Document section
Saturday, August 11, 2012

Carrot-Zucchini Bread with Candied Ginger

Here we are, back in the Pacific Northwest where the nights are blissfully cool and the days sweet and bright (for now at least). After more than a month in the food desert that is the little corner of upstate New York where we have been spending our summer vacations since forever, I was eager to bite into vegetables which didn't look as if they had sprouted, plastic-clad, on a supermarket shelf, in other words, I couldn't wait to go back to our little CSA.
I knew it was too early for tomatoes in our neck of the woods, so I wasn't expecting any (I wasn't disappointed!). I also knew zucchini season was on and I was ready with some recipes but  I wasn't prepared for our basket to be almost completely taken over by the green and yellow stuff!
What you see on the picture above is just a sample of the crop. We had way more than that and I knew I had to go beyond sautéed garlic zucchini, zucchini risotto or courgettes farcies (stuffed zucchini). I needed to make something we could freeze and enjoy later, maybe when summer would be but a memory.
It so happened I had just put away a little bag of candied ginger I had bought in Vermont on my way back from Gérard Rubaud's bakery (I have noticed that ginger helps me stay alert when I have to drive long-distance, maybe because it is so spicy) and I had been wondering what to use it for now that I was back home. 
So when I saw a recipe for a bread using zucchini, carrots and candied ginger in Janet Fletcher's beautifully photographed book, Eating Local, The Cookbook Inspired by American Farmers, I knew I had found what I was looking for.

Data to examine

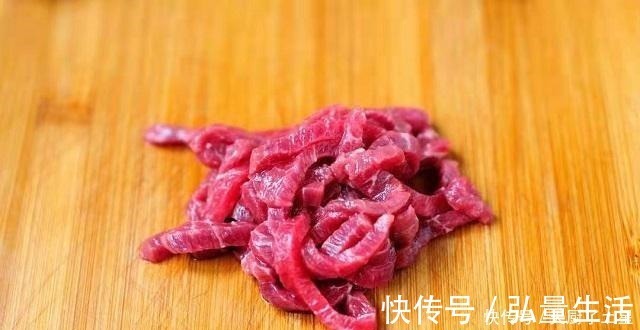 饭店|牛肉嫩滑的处理方法，30年老厨师传授经验，不柴不硬，似嫩豆腐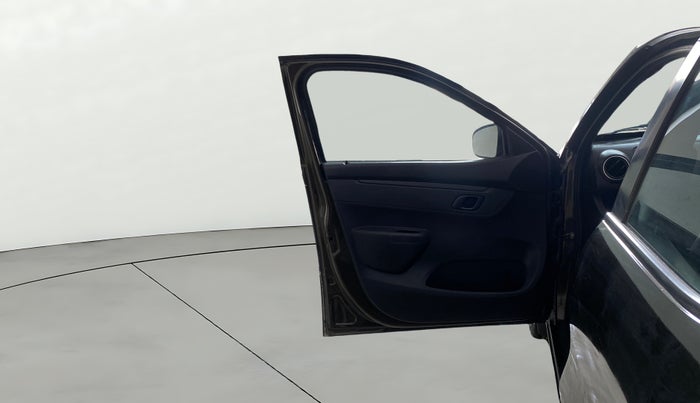 2019 Renault Kwid RXL, Petrol, Manual, 40,100 km, LHS Front Door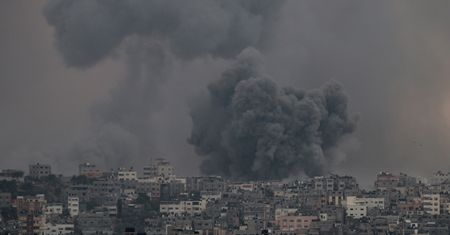 "Pełne oblężenie". Izrael równa z ziemią Strefę Gazy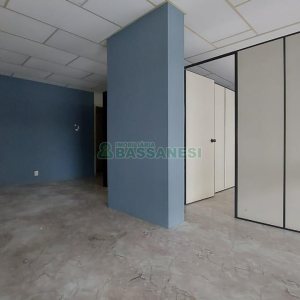 Loja com 142m², no bairro São Pelegrino em Caxias do Sul para Comprar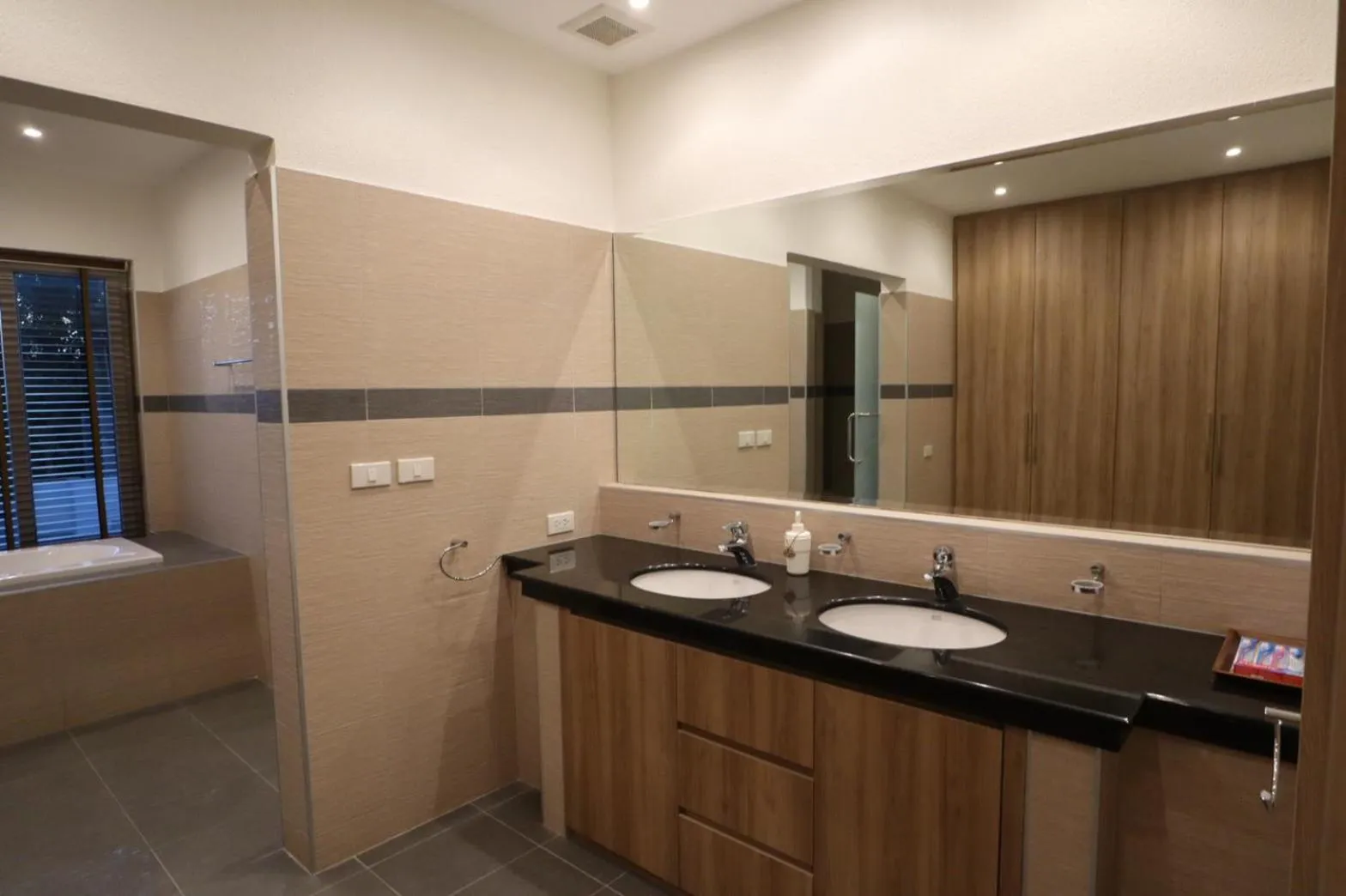 Bathroom in Sunset View Pool Villa 7 BR 14-16 Persons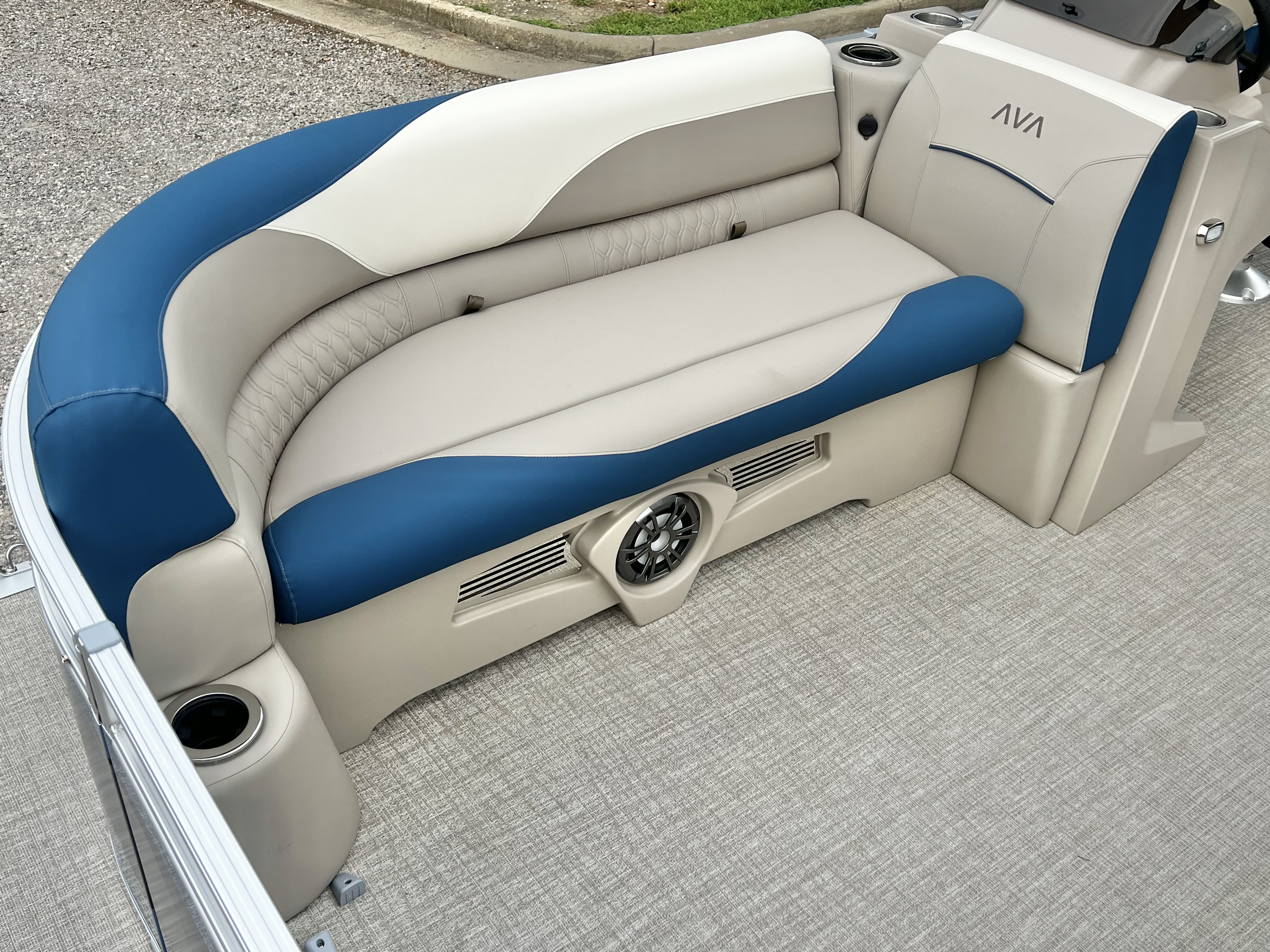 2027 Avalon Venture 85 23' Versatile Rear Bench Triple-Toon
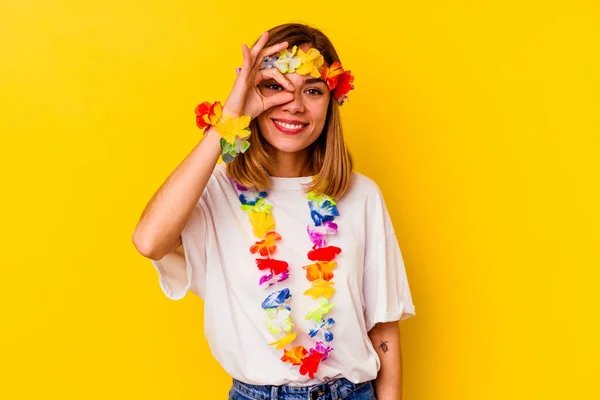 Young Caucasian Woman Celebrating Hawaiian Party Isolated Yellow Background Excited — ストック写真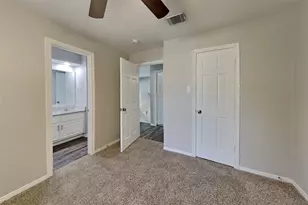 3806 Village Oaks Dr, Houston, TX 77339 - Photo 16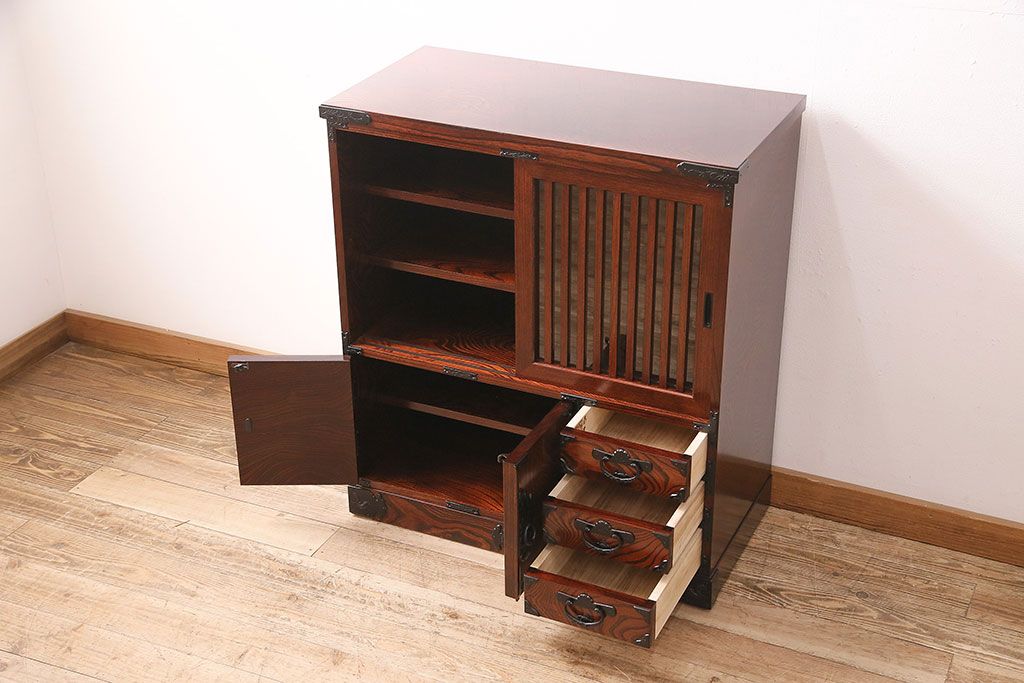 中古　美品　岩谷堂箪笥　菊幸　重厚な黒い金具が存在感を放つ引き出し付きの戸棚(収納棚、サイドキャビネット)(定価約45万円)(R-048932)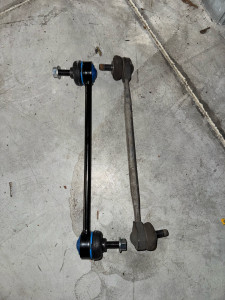 Photo de galerie - Remplacement biellette de barre stabilisatrice 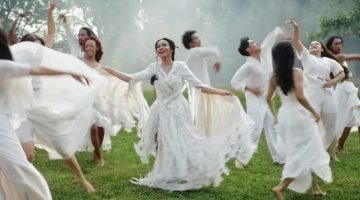 Penyanyi Yura Yunita turut mengikuti koreografi video musiknya yang dikonsep seperti gerak teatrikal oleh koreografer Siko Setyanto dalam lagu 
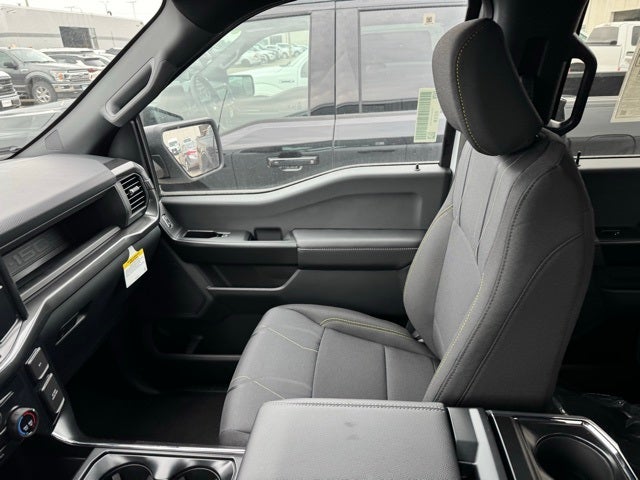 2025 Ford F-150 STX w/20" Gloss Black Wheels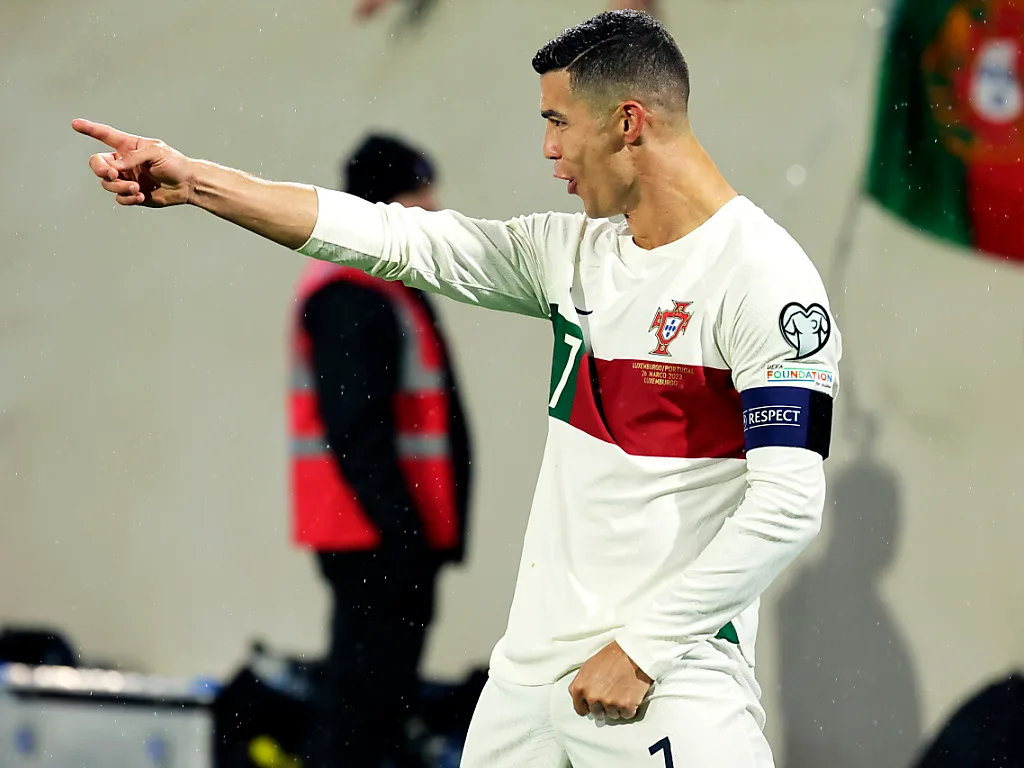 صورة السؤال 9 — كريستيانو رونالدو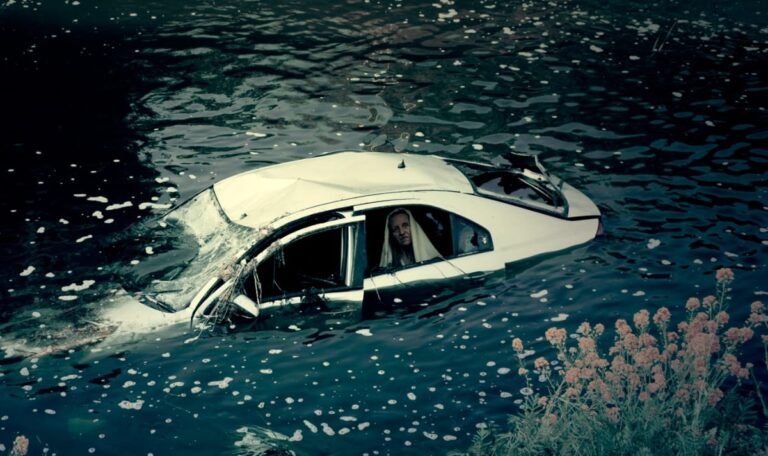 Nach zehn Jahren: Taucher finden versunkenes Auto mit zwei Leichen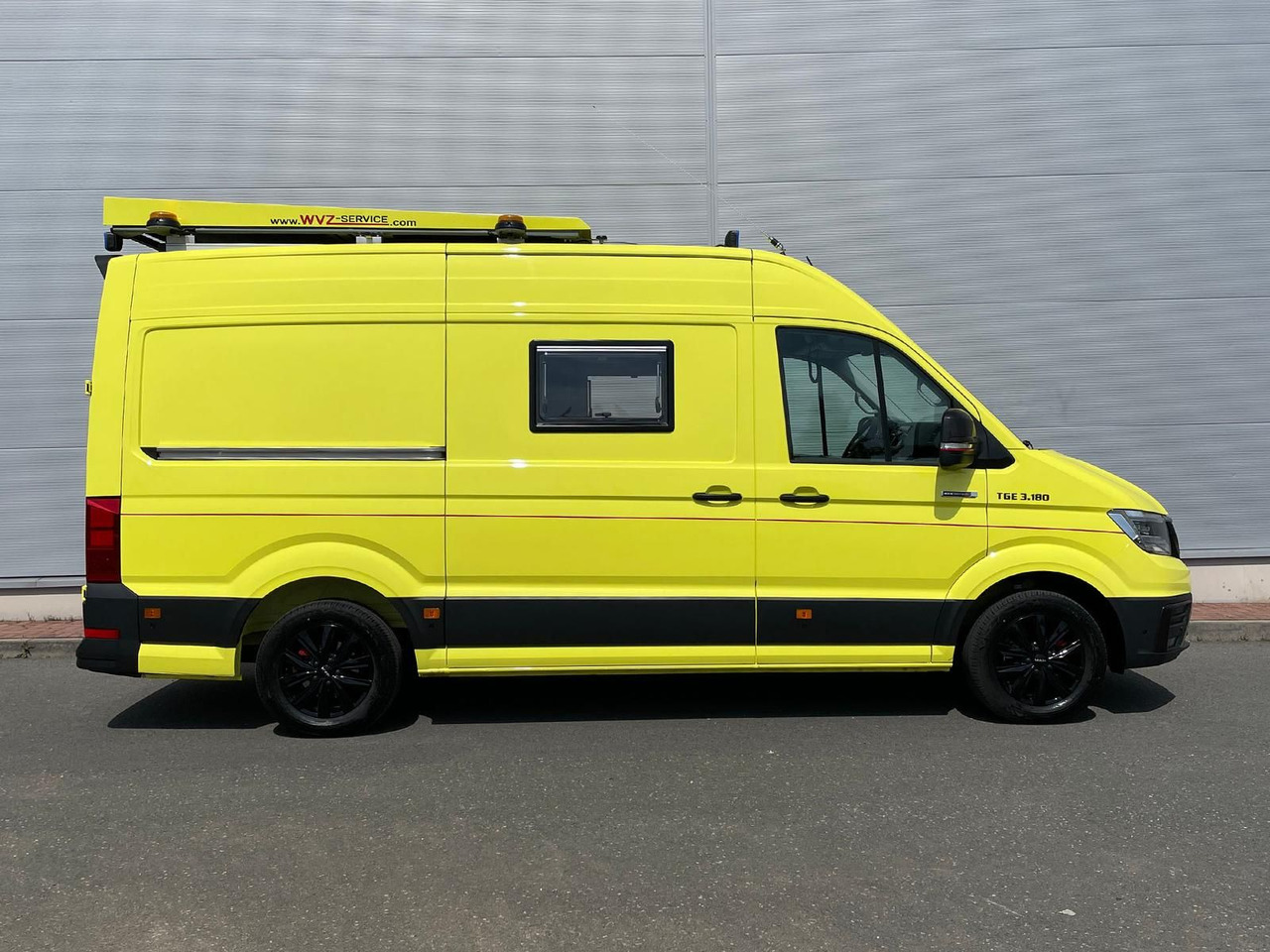 MAN TGE 3.180 L3H3 IndividualS BF3 + BEGLEITFAHRZEUG - Furgón: foto 5 MAN TGE 3.180 L3H3 IndividualS BF3 + BEGLEITFAHRZEUG - Furgón: foto 5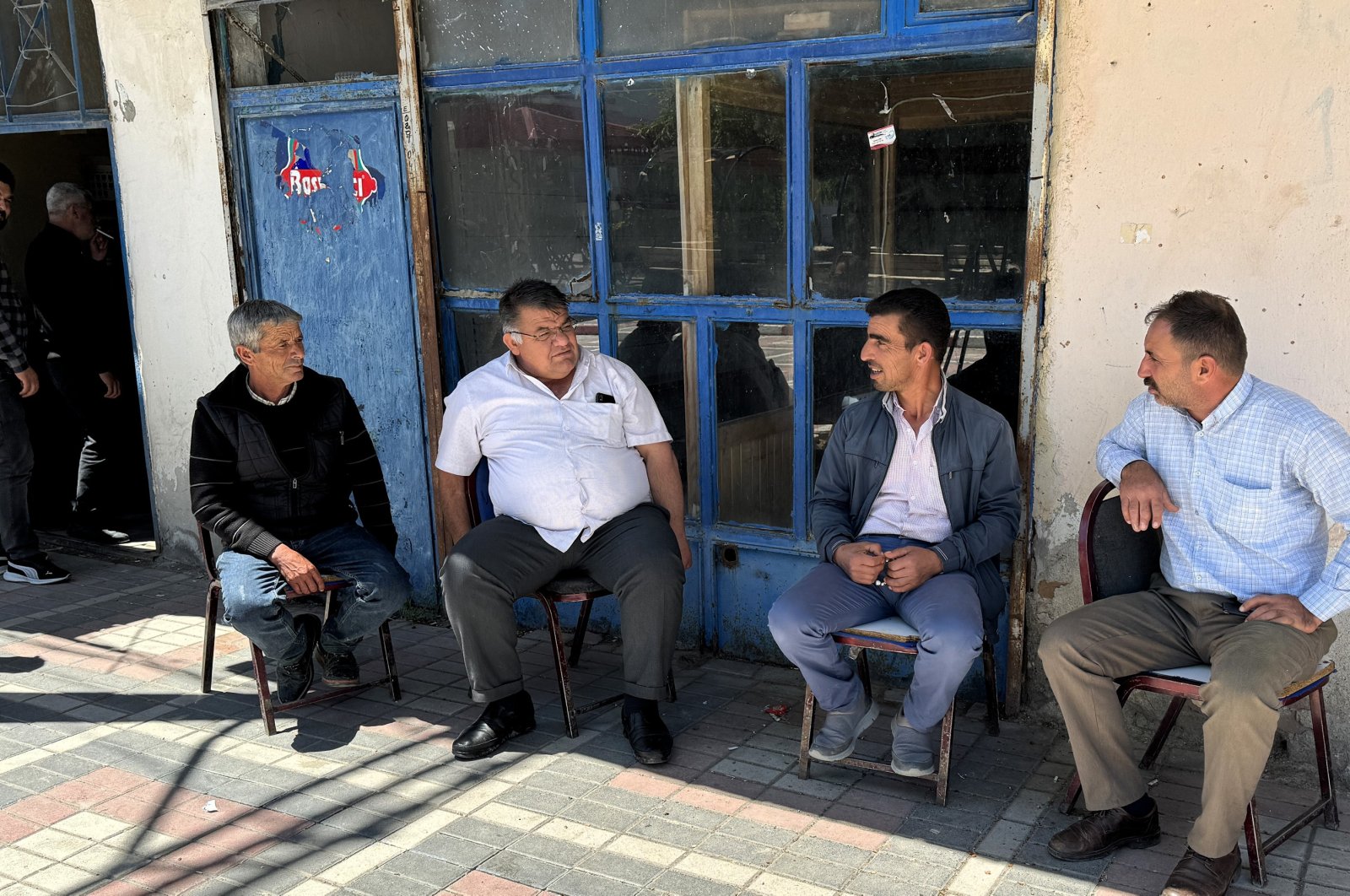 Locals chat outside a coffeehouse in Yeşiltepe, Aksaray, Türkiye, May 8, 2024. (AA Photo)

Action item
Reproduce the entire carrot-zucchini bread post word for word. The listing has no connection to the carrot-zucchini bread post.

Response
Saturday, August 11, 2012

Carrot-Zucchini Bread with Candied Ginger

Here we are, back in the Pacific Northwest where the nights are blissfully cool and the days sweet and bright (for now at least). After more than a month in the food desert that is the little corner of upstate New York where we have been spending our summer vacations since forever, I was eager to bite into vegetables which didn't look as if they had sprouted, plastic-clad, on a supermarket shelf, in other words, I couldn't wait to go back to our little CSA.
I knew it was too early for tomatoes in our neck of the woods, so I wasn't expecting any (I wasn't disappointed!). I also knew zucchini season was on and I was ready with some recipes but  I wasn't prepared for our basket to be almost completely taken over by the green and yellow stuff!
What you see on the picture above is just a sample of the crop. We had way more than that and I knew I had to go beyond sautéed garlic zucchini, zucchini risotto or courgettes farcies (stuffed zucchini). I needed to make something we could freeze and enjoy later, maybe when summer would be but a memory.
It so happened I had just put away a little bag of candied ginger I had bought in Vermont on my way back from Gérard Rubaud's bakery (I have noticed that ginger helps me stay alert when I have to drive long-distance, maybe because it is so spicy) and I had been wondering what to use it for now that I was back home. 
So when I saw a recipe for a bread using zucchini, carrots and candied ginger in Janet Fletcher's beautifully photographed book, Eating Local, The Cookbook Inspired by American Farmers, I knew I had found what I was looking for.